Чайник, надежно спрятанный в углу комнаты, так, чтоб с улицы не был виден дым, закипел.
Нина сняла его с огня, отставила в сторону, прямо на паркет, не заботясь о том, что прожжет дыру. Этому дому уже ничего не страшно.
Наклонилась, прикурила от открытого огня, и кинула сверху плотное покрывало. Больше ей ничего греть не надо будет.
В глубине дома что-то поскрипывало, побрякивало, потрескивало. Нина особо не волновалась. Скорее всего, это хозяева. Надежно заблокированные в одной из комнат.
Это не она их туда отправила.
Когда Нина нашла этот дом, то все уже было так, как есть. Она просто менять ничего не стала.
Она вообще как можно меньше старалась оставить следов своего присутствия.
Конечно, ищейки найдут, если будут хорошенько рыться.
Но, может, не будут?
В конце концов, ну кому она нужна?
Обычная девка с кухни, пешка. Ни стрелять, ни драться… И мордашка тоже не особо…
Да уж, Нина очень старалась быть как можно менее заметной.
Новый мир диктовал условия.
И все равно прокололась. Глупо, до невозможности.
Черт бы побрал эту похотливую скотину, не пропускающую ни одной юбки!
И как углядел только ее за слоями грязной одежды!
Прижал, облапал. Засопел, задирая юбку.
Можно было бы и вытерпеть, но ведь тогда сразу потащит трахаться.
А не хотелось, ну вот никак не хотелось.
Нина со вздохом посмотрела в удивленное до невозможности, противно-усатое рыло, на котором все явственнее проступало довольное выражение, словно жемчужину в говне нашел.
Затем увернулась, довольно неуклюже, случайно выставила ногу, нелепо облокотилась на стену, задыхаясь.
И, с ужасом и удивлением, со слезами на глазах практически, глупо смотрела на валяющееся у нее под ногами бесчувственное тело.
Саймон упал очень неудачно, попутно ударившись лбом о стену и пахом о ее нечаянно выставленный локоть.
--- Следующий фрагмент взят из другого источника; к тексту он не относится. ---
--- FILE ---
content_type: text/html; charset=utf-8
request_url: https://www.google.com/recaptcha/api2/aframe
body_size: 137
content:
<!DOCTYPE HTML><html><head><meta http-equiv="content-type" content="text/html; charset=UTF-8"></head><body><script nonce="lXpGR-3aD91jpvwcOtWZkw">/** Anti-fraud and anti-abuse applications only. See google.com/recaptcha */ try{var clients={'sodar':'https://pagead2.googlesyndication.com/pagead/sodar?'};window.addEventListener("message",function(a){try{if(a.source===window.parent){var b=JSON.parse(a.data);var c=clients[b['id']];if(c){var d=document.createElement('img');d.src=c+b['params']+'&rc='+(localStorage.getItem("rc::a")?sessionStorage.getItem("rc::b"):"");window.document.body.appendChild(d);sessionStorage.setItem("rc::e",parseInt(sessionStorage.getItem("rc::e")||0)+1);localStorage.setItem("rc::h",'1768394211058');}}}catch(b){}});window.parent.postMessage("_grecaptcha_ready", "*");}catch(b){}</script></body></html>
И рука у него была как-то не так повернута.
Вот беда-то!
Просто ужас берет!
И все бы прошло хорошо, и у Нины была бы фора, пока это животное не очнется, а это случилось бы только дня через два (и не спрашивайте, откуда она знает), но вот везение — это все-таки не ее фишка.
Громкие хлопки раздались в полной тишине, от косяка отделилась крепкая фигура в неизменной кожанке и с такой же неизменной битой на плече.
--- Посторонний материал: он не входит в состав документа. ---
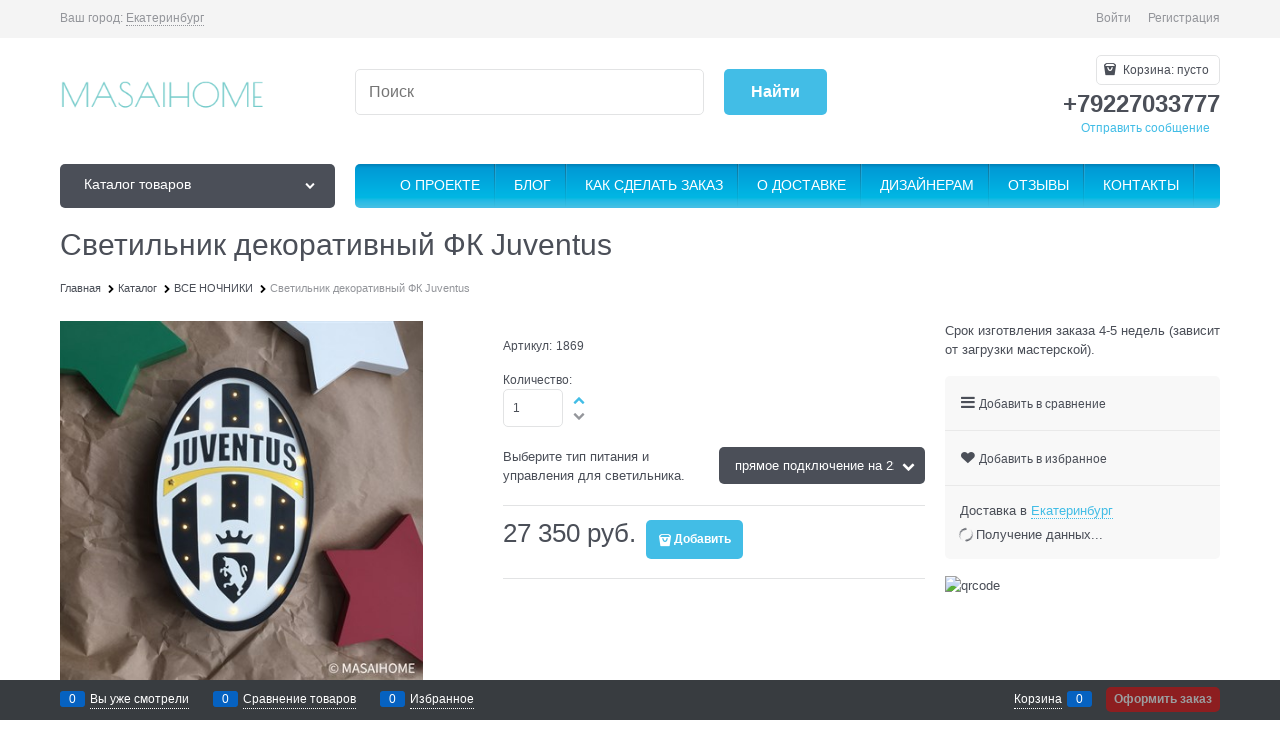

--- FILE ---
content_type: text/css
request_url: https://masaihome.ru/combine/all.css?r=5DFEE1903DD8228CB910BD4DDC739CF9D44E53F9
body_size: -126
content:
body>div.stretch-container>main>div.container-fluid.site-body-inner.js-site-body-inner.cs-bg-7>div.row.body-content>div>div.blocks-on-main-horizontals>form{width:100%}.menu-general{text-align:center}.availability.available{display:none}.availability.not-available{display:none}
Как она его не пропасла сразу? Все-таки хватку потеряла. Потеряла, блядь, хватку!
— Дееееетка, — голос хрипловатый, сексуальный, веселый, — вот это ничего себе, дееетка! И кто же ты, блядь, такая?
Нина опустила глаза, пряча невольный ужас, голос ее прозвучал тихо и испуганно, так, как и должен звучать голос несчастной овечки.
Она — несчастная овечка. Может, поверит?
— Я Нина, работаю на кухне…
Мужчина остановился прямо перед ней, покачался с пятки на носок, задумчиво разглядывая ее.
А затем резко дернул битой в ее сторону.
Тело действовало само, на автомате уходя с линии удара.
Нина включила голову, только уже отшатнувшись, и обругала себя мысленно всеми матерными словами, которые знала.
Овца тупорылая! Идиотка!
А мужчина, вслед за молниеносным движением биты, оказавшийся рядом с ней — близко, слишком близко! — приподнял двумя пальцами ее подбородок, заглянул в глаза.
Нина, поняв, что маска овечки трещит по швам, опадая к ногам, хмуро посмотрела на него.
Лицо его, красивое, мужественное, жестокое, было сейчас удивленным. Таким же удивленным, как и у Саймона до этого.
— На кухне, значит… — задумчиво пробормотал он, провел большим пальцем руки по ее губам, огладил скулу. — Ну-ну…
Затем отступил, так же резко и быстро, как и подходил до этого.
Развернулся и пошел прочь. Нина стояла у стены, пристально глядя ему в спину.
И дождалась.
В дверях он повернулся, ослепительно сверкнув улыбкой:
— Увидимся вечером, деееетка.
И ушел, насвистывая.
Нина перевела взгляд на застывших свидетелей сцены.